- **Exercise instructions**
The expected answer is all of the entries, written out exactly.

§ §

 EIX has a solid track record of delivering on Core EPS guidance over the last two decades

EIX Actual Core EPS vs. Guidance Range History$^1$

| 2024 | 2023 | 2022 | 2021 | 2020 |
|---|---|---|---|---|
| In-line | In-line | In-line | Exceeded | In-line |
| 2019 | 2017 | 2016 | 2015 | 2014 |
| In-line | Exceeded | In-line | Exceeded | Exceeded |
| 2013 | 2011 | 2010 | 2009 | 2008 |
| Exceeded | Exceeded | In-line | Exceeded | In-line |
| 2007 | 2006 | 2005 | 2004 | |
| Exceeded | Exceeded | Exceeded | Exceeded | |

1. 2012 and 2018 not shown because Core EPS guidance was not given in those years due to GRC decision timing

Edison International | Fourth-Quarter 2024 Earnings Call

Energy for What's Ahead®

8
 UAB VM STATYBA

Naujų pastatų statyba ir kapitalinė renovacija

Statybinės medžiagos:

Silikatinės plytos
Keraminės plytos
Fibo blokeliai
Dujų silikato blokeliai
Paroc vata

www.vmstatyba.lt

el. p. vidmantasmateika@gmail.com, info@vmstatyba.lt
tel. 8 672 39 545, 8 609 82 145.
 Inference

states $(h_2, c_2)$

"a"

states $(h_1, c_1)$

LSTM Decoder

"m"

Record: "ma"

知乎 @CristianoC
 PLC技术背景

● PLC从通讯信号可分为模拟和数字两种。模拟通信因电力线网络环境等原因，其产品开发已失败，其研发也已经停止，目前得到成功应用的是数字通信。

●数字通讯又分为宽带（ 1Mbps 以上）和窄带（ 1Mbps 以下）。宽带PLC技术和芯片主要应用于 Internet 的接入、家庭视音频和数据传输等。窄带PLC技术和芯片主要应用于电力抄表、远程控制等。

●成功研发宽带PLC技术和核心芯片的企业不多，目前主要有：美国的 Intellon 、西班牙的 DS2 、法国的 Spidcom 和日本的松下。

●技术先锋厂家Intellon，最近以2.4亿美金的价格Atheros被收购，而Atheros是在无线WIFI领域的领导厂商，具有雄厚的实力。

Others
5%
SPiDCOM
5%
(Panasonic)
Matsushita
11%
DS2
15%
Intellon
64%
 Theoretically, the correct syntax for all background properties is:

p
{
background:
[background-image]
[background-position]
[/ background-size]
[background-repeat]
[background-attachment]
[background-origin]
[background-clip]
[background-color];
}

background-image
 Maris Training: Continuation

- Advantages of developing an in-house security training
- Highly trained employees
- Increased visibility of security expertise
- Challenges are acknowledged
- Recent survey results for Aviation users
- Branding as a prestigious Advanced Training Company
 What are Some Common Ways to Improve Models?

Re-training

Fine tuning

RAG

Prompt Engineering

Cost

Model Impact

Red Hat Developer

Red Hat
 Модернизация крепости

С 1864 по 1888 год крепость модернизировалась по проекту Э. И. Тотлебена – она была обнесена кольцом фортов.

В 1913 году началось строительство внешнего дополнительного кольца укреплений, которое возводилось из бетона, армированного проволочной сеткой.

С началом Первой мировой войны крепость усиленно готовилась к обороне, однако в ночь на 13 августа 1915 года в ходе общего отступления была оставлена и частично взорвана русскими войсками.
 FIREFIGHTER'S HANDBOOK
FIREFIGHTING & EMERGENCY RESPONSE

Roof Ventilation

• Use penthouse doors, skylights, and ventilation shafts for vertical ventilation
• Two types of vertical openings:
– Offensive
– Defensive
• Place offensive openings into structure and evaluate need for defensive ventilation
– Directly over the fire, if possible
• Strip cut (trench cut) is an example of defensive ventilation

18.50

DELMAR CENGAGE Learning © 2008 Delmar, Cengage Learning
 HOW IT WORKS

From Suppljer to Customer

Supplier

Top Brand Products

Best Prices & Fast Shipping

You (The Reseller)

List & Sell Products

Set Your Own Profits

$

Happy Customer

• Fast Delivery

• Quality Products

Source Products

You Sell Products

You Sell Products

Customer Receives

§ §

- **Task solution**
 EIX has a solid track record of delivering on Core EPS guidance over the last two decades

EIX Actual Core EPS vs. Guidance Range History$^1$

| 2024 | 2023 | 2022 | 2021 | 2020 |
|---|---|---|---|---|
| In-line | In-line | In-line | Exceeded | In-line |
| 2019 | 2017 | 2016 | 2015 | 2014 |
| In-line | Exceeded | In-line | Exceeded | Exceeded |
| 2013 | 2011 | 2010 | 2009 | 2008 |
| Exceeded | Exceeded | In-line | Exceeded | In-line |
| 2007 | 2006 | 2005 | 2004 | |
| Exceeded | Exceeded | Exceeded | Exceeded | |

1. 2012 and 2018 not shown because Core EPS guidance was not given in those years due to GRC decision timing

Edison International | Fourth-Quarter 2024 Earnings Call

Energy for What's Ahead®

8
 UAB VM STATYBA

Naujų pastatų statyba ir kapitalinė renovacija

Statybinės medžiagos:

Silikatinės plytos
Keraminės plytos
Fibo blokeliai
Dujų silikato blokeliai
Paroc vata

www.vmstatyba.lt

el. p. vidmantasmateika@gmail.com, info@vmstatyba.lt
tel. 8 672 39 545, 8 609 82 145.
 Inference

states $(h_2, c_2)$

"a"

states $(h_1, c_1)$

LSTM Decoder

"m"

Record: "ma"

知乎 @CristianoC
 PLC技术背景

● PLC从通讯信号可分为模拟和数字两种。模拟通信因电力线网络环境等原因，其产品开发已失败，其研发也已经停止，目前得到成功应用的是数字通信。

●数字通讯又分为宽带（ 1Mbps 以上）和窄带（ 1Mbps 以下）。宽带PLC技术和芯片主要应用于 Internet 的接入、家庭视音频和数据传输等。窄带PLC技术和芯片主要应用于电力抄表、远程控制等。

●成功研发宽带PLC技术和核心芯片的企业不多，目前主要有：美国的 Intellon 、西班牙的 DS2 、法国的 Spidcom 和日本的松下。

●技术先锋厂家Intellon，最近以2.4亿美金的价格Atheros被收购，而Atheros是在无线WIFI领域的领导厂商，具有雄厚的实力。

Others
5%
SPiDCOM
5%
(Panasonic)
Matsushita
11%
DS2
15%
Intellon
64%
 Theoretically, the correct syntax for all background properties is:

p
{
background:
[background-image]
[background-position]
[/ background-size]
[background-repeat]
[background-attachment]
[background-origin]
[background-clip]
[background-color];
}

background-image
 Maris Training: Continuation

- Advantages of developing an in-house security training
- Highly trained employees
- Increased visibility of security expertise
- Challenges are acknowledged
- Recent survey results for Aviation users
- Branding as a prestigious Advanced Training Company
 What are Some Common Ways to Improve Models?

Re-training

Fine tuning

RAG

Prompt Engineering

Cost

Model Impact

Red Hat Developer

Red Hat
 Модернизация крепости

С 1864 по 1888 год крепость модернизировалась по проекту Э. И. Тотлебена – она была обнесена кольцом фортов.

В 1913 году началось строительство внешнего дополнительного кольца укреплений, которое возводилось из бетона, армированного проволочной сеткой.

С началом Первой мировой войны крепость усиленно готовилась к обороне, однако в ночь на 13 августа 1915 года в ходе общего отступления была оставлена и частично взорвана русскими войсками.
 FIREFIGHTER'S HANDBOOK
FIREFIGHTING & EMERGENCY RESPONSE

Roof Ventilation

• Use penthouse doors, skylights, and ventilation shafts for vertical ventilation
• Two types of vertical openings:
– Offensive
– Defensive
• Place offensive openings into structure and evaluate need for defensive ventilation
– Directly over the fire, if possible
• Strip cut (trench cut) is an example of defensive ventilation

18.50

DELMAR CENGAGE Learning © 2008 Delmar, Cengage Learning
 HOW IT WORKS

From Suppljer to Customer

Supplier

Top Brand Products

Best Prices & Fast Shipping

You (The Reseller)

List & Sell Products

Set Your Own Profits

$

Happy Customer

• Fast Delivery

• Quality Products

Source Products

You Sell Products

You Sell Products

Customer Receives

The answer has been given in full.